### Exercise objective
Look through the material below. Copy every line with the string "images" in it.

### Data provided
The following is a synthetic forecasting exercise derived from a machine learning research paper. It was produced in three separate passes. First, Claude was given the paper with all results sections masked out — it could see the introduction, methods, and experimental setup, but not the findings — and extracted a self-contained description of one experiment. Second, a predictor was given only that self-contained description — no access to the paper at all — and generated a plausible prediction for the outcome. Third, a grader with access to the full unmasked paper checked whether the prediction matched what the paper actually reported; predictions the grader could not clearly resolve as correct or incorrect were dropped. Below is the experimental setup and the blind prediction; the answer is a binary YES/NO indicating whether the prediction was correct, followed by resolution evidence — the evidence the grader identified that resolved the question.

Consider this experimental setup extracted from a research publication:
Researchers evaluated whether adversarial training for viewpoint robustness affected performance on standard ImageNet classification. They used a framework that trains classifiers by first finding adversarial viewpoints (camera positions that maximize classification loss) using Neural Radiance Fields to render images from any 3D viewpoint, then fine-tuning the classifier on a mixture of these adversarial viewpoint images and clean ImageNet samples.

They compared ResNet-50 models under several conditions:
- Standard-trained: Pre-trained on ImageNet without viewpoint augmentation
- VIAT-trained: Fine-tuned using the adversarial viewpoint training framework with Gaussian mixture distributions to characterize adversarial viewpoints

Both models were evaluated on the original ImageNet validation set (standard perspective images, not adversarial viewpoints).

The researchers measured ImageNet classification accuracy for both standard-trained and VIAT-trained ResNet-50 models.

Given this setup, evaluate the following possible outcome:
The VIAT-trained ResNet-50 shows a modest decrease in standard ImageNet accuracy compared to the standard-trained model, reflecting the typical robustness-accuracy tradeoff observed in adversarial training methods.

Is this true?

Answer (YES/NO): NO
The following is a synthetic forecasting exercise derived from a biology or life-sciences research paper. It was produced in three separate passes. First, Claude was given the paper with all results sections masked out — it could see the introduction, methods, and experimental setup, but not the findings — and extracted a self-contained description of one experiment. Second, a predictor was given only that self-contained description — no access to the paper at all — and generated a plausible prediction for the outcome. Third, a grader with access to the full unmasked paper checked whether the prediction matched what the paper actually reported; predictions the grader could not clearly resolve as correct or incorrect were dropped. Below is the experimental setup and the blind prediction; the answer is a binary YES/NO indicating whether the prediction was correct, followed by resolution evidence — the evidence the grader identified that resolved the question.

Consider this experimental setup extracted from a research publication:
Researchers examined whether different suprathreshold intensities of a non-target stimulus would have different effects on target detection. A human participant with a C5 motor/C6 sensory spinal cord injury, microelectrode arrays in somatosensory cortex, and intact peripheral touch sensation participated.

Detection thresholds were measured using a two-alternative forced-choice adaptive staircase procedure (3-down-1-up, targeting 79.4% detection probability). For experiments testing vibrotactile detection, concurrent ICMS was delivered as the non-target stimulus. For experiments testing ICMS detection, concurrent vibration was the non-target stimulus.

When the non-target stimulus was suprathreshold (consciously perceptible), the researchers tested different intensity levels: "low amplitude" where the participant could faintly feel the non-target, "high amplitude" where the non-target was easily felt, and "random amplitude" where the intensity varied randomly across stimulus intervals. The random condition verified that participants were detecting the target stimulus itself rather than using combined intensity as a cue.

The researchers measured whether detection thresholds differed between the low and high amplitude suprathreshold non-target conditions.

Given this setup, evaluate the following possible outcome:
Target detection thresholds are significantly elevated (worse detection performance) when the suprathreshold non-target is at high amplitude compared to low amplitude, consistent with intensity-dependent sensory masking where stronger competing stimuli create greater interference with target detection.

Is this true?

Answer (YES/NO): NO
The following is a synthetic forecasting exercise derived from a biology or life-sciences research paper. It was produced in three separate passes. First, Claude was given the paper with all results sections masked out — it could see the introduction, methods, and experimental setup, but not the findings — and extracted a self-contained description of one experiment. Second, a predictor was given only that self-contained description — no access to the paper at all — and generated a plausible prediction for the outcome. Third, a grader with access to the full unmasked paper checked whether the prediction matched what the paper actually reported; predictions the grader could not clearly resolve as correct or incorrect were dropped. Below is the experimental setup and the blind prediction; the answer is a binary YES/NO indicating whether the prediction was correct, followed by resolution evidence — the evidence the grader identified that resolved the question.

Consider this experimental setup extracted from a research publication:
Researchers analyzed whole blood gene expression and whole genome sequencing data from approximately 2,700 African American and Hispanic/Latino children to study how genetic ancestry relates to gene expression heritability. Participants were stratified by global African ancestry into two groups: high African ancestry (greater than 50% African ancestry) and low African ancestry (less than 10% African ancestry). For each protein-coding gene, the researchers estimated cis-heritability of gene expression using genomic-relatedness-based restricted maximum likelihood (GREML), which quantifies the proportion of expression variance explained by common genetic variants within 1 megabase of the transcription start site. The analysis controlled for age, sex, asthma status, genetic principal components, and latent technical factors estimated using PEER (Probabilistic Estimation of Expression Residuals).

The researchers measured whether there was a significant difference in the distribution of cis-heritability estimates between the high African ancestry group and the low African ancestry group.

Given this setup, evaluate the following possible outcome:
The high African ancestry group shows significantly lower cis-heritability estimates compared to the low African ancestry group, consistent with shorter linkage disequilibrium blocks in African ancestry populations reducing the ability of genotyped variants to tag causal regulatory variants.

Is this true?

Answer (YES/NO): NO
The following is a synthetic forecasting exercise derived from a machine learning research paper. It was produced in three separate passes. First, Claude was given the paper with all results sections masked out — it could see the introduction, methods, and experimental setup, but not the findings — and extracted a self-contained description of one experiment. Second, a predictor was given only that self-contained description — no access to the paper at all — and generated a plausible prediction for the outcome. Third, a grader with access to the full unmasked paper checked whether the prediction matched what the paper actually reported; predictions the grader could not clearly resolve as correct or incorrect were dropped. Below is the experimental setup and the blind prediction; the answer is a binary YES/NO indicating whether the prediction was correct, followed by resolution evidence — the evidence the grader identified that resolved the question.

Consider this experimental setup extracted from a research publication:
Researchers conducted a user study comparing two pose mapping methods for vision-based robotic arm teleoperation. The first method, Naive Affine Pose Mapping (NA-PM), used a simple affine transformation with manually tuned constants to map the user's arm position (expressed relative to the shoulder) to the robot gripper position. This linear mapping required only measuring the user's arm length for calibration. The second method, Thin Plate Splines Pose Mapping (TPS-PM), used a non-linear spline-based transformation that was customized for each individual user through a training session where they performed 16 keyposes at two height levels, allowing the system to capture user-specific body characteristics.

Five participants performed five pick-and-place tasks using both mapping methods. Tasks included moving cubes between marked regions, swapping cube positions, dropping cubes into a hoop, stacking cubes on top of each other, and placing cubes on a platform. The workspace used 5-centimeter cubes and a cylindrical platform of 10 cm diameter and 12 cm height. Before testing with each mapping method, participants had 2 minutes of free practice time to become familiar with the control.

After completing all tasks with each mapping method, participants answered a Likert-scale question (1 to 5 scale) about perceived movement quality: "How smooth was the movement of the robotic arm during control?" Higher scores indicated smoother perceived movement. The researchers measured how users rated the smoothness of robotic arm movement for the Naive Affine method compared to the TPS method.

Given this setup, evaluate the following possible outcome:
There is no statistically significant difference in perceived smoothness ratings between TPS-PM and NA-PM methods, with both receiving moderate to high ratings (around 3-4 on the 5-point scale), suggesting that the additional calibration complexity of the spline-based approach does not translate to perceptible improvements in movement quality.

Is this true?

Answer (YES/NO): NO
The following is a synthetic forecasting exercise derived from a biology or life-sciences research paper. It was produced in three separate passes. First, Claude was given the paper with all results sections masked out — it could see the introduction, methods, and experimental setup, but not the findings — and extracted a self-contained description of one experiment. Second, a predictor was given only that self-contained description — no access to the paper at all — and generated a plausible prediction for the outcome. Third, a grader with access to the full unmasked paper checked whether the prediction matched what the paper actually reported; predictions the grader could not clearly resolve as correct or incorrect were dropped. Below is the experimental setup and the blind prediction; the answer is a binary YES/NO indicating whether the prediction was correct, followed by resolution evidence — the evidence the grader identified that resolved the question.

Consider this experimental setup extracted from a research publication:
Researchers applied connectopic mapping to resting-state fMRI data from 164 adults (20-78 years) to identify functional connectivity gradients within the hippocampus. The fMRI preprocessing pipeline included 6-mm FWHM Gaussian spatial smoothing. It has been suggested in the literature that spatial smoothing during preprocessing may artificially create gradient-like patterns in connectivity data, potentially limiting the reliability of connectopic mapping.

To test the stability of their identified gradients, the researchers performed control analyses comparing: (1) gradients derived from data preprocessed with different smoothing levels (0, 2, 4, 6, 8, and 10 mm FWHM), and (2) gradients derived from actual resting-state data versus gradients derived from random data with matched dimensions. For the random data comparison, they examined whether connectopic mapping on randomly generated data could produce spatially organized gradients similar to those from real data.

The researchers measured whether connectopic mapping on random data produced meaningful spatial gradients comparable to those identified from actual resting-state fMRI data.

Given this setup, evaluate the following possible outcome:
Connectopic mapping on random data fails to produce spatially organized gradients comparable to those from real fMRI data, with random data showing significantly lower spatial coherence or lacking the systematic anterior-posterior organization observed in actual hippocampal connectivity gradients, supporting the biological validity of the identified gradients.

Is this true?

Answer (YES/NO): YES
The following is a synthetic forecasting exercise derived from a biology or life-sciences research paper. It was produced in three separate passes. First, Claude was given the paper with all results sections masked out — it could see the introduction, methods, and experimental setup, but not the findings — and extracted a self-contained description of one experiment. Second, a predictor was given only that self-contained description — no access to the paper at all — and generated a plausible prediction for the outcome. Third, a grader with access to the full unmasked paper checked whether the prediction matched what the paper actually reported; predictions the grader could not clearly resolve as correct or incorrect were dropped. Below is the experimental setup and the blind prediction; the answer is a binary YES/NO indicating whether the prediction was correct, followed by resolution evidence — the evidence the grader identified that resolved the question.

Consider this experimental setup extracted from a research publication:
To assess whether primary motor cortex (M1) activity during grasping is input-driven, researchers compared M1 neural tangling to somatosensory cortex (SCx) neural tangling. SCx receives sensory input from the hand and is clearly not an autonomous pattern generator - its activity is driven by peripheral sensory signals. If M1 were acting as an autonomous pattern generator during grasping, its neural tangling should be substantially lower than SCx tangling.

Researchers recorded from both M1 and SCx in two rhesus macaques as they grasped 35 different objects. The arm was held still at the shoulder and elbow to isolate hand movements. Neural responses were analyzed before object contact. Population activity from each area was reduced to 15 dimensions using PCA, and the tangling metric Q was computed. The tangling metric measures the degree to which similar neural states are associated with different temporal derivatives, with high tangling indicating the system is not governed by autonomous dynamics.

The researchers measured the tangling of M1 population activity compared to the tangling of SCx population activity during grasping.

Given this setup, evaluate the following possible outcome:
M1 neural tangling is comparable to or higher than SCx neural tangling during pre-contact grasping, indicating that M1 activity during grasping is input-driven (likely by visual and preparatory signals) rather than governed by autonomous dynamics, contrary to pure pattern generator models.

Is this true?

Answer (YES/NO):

### Response to this exercise
Researchers evaluated whether adversarial training for viewpoint robustness affected performance on standard ImageNet classification. They used a framework that trains classifiers by first finding adversarial viewpoints (camera positions that maximize classification loss) using Neural Radiance Fields to render images from any 3D viewpoint, then fine-tuning the classifier on a mixture of these adversarial viewpoint images and clean ImageNet samples.
Both models were evaluated on the original ImageNet validation set (standard perspective images, not adversarial viewpoints).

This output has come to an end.